Esta nova postura de Pequim foi alimentada pela necessidade de moldar uma ordem internacional mais alinhada com os seus interesses.
"A actual ordem internacional está enraizada em normas intrinsecamente antagónicas aos princípios organizadores nos quais o sistema do Partido Comunista Chinês (PCC) se baseia e, portanto, é vista como uma ameaça permanente à legitimidade do regime", resumiu Nadège Rolland, analista de questões de segurança, num relatório entregue ao Congresso dos EUA.
Sob a governação de Xi, o PCC, que afirmou sempre que a China nunca copiaria sistemas políticos de outros países, em particular a democracia de estilo Ocidental, passou a defender que o seu sistema de partido único é uma solução viável para as nações em desenvolvimento.
A China oferece um "novo tipo de sistema partidário" e vai "promover uma nova forma de relações internacionais", avançou o líder chinês, que deve assumir um terceiro mandato, este mês.
Num discurso recente, proferido numa reunião do Politburo do PCC, Xi apontou que os países ocidentais enfrentam divisões políticas profundas, uma quebra de confiança no sistema de governação, desordem social e surtos descontrolados de covid-19.
O líder chinês pediu às autoridades do país que "participem activamente nas discussões sobre Direitos Humanos da ONU" e "aumentem a influência" da China nas instituições multilaterais.
Nos últimos anos, Pequim avançou também com fóruns e organizações multilaterais próprias, no âmbito da Iniciativa "Faixa e Rota".
O projecto internacional de infraestruturas prevê a construção de portos, linhas ferroviárias ou auto-estradas, ligando o leste da Ásia à Europa, Médio Oriente e África. O maior entrosamento entre Pequim e os países envolvidos abarca ainda o ciberespaço, meios académicos, imprensa, regras de comércio ou acordos financeiros, visando elevar o papel da moeda chinesa, o RMB, nas trocas comerciais. Observadores consideram que o objectivo da China é redesenhar o mapa da economia mundial e moldar uma nova ordem internacional.
Os ideólogos chineses acreditam que os valores liberais, em particular os Direitos Humanos fundamentais, permanecem proeminentes não porque sejam moralmente superiores, mas porque reflectem o poder do Ocidente, que consideram estar em declínio. Segundo a sua visão, foi o poder dos EUA que permitiu a Washington ditar as regras que formam a base da ordem internacional e criar instituições internacionais que reflectem e propagam valores "ocidentais".
A questão dos Direitos Humanos é fonte frequente de tensão entre o Governo chinês e os países ocidentais.

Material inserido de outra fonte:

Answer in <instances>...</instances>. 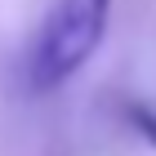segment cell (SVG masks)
I'll return each instance as SVG.
<instances>
[{"label": "cell", "mask_w": 156, "mask_h": 156, "mask_svg": "<svg viewBox=\"0 0 156 156\" xmlns=\"http://www.w3.org/2000/svg\"><path fill=\"white\" fill-rule=\"evenodd\" d=\"M107 18H112V0H54L40 23L36 49H31V89L45 94L72 80L103 45Z\"/></svg>", "instance_id": "cell-1"}, {"label": "cell", "mask_w": 156, "mask_h": 156, "mask_svg": "<svg viewBox=\"0 0 156 156\" xmlns=\"http://www.w3.org/2000/svg\"><path fill=\"white\" fill-rule=\"evenodd\" d=\"M120 120L156 152V107L147 103V98H125V103H120Z\"/></svg>", "instance_id": "cell-2"}]
</instances>
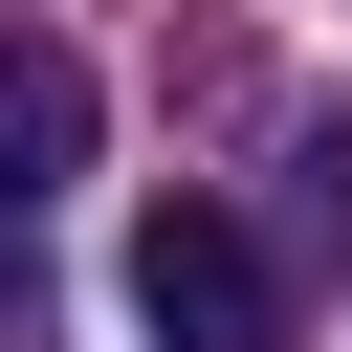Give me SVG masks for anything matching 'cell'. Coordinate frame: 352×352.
<instances>
[{
    "label": "cell",
    "instance_id": "obj_1",
    "mask_svg": "<svg viewBox=\"0 0 352 352\" xmlns=\"http://www.w3.org/2000/svg\"><path fill=\"white\" fill-rule=\"evenodd\" d=\"M132 330H154V352H286V264H264L220 198H154V220H132Z\"/></svg>",
    "mask_w": 352,
    "mask_h": 352
},
{
    "label": "cell",
    "instance_id": "obj_3",
    "mask_svg": "<svg viewBox=\"0 0 352 352\" xmlns=\"http://www.w3.org/2000/svg\"><path fill=\"white\" fill-rule=\"evenodd\" d=\"M44 330V242H22V198H0V352Z\"/></svg>",
    "mask_w": 352,
    "mask_h": 352
},
{
    "label": "cell",
    "instance_id": "obj_2",
    "mask_svg": "<svg viewBox=\"0 0 352 352\" xmlns=\"http://www.w3.org/2000/svg\"><path fill=\"white\" fill-rule=\"evenodd\" d=\"M66 176H88V66H66V44H44V22H0V198H22V220H44V198H66Z\"/></svg>",
    "mask_w": 352,
    "mask_h": 352
}]
</instances>
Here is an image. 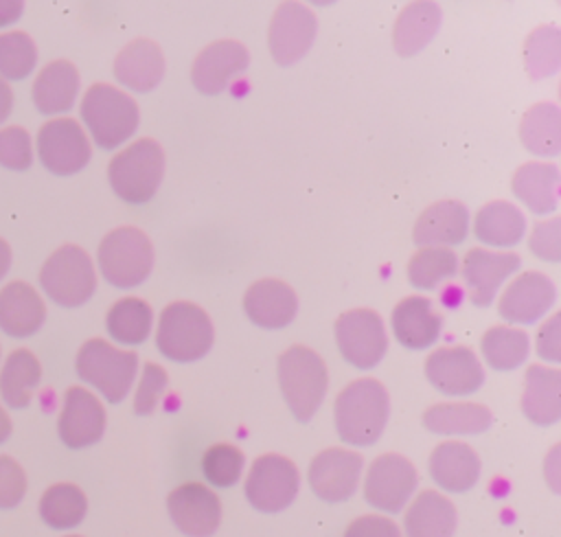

A ênfase em liberdades políticas individuais choca directamente com a organização do poder político na China.
Para Pequim, "o direito ao desenvolvimento é o mais importante dos Direitos Humanos". O contrato social na China reflecte essa premissa: o Partido mantém uma autoridade indisputada e os privilégios da elite dominante e, em troca, assegura a melhoria dos padrões de vida e elevação do estatuto global do país.
Na última década, dois eventos intensificaram o debate ideológico sobre a validade do argumento chinês.
Desde a crise financeira global de 2008, enquanto as economias desenvolvidas estagnaram, a China construiu a maior rede ferroviária de alta velocidade do mundo, mais de oitenta aeroportos ou dezenas de cidades de raiz, alargando a classe média chinesa em centenas de milhões de pessoas. A pandemia da covid-19 causou mais de três milhões de mortos nos Estados Unidos e Europa, em contraste com a China, que registou cerca de 5.000 óbitos.
"A pandemia acabou com a ideia de que o Ocidente fazia tudo melhor", resumiu à agência Lusa um diplomata europeu colocado em Pequim. "Após esta epidemia, os chineses nunca mais vão olhar para nós da mesma forma", resumiu.
Francis Fukuyama, cientista político conhecido por prever o triunfo do liberalismo político e económico após o colapso da União Soviética, admitiu já que as suas teses anteriores estão a ser desafiadas pela China.
"A questão é se o sistema é sustentável a longo prazo", ressalvou o autor da tese "O Fim da História", uma referência no ramo das Relações Internacionais.
"Há várias razões para pensar que não, começando pelos desafios em lidar com as enormes tensões sociais que surgiram como resultado da modernização", apontou. "Mas, caso a China consiga gerir essas tensões e permanecer forte e estável por mais uma geração, então acho que há, de facto, uma alternativa real à democracia liberal".